▸ **Brief**: All the data below goes into the copy word for word, but the pictures don't.

▸ **Stored data**:
────────

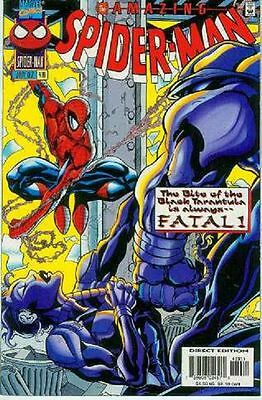 Amazing Spiderman # 419 (USA,1997)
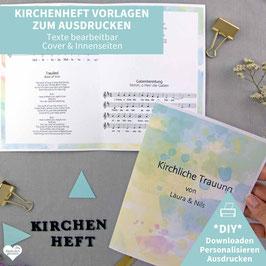 FARBENFREUDE: KIRCHENHEFT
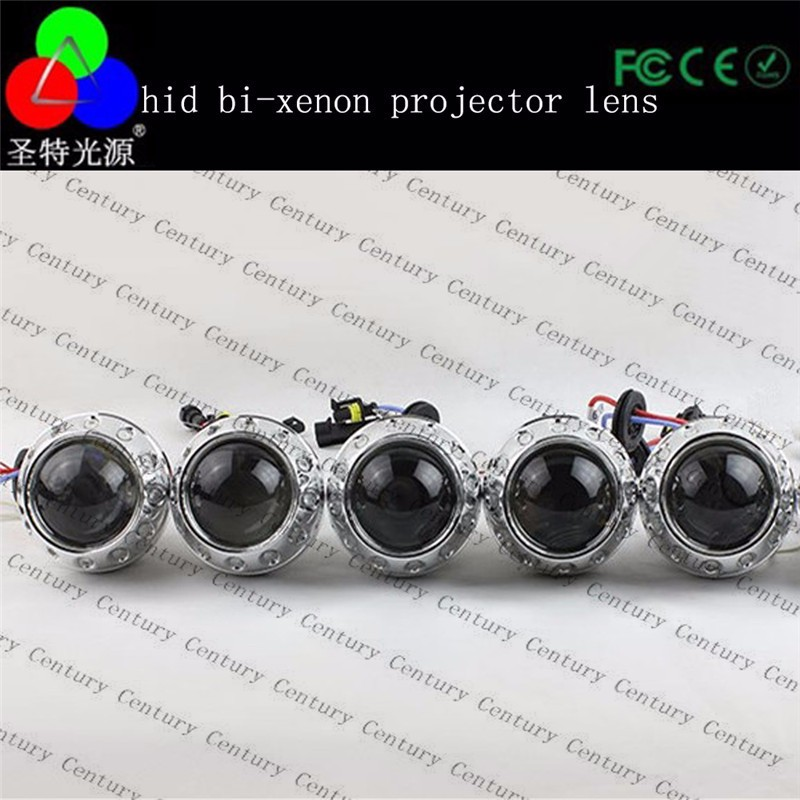 China supplier hid bi xenon projector headlight lens for car accessories led headlight for car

────────

▸ **Result**:
 Amazing Spiderman # 419 (USA,1997)
 FARBENFREUDE: KIRCHENHEFT
 China supplier hid bi xenon projector headlight lens for car accessories led headlight for car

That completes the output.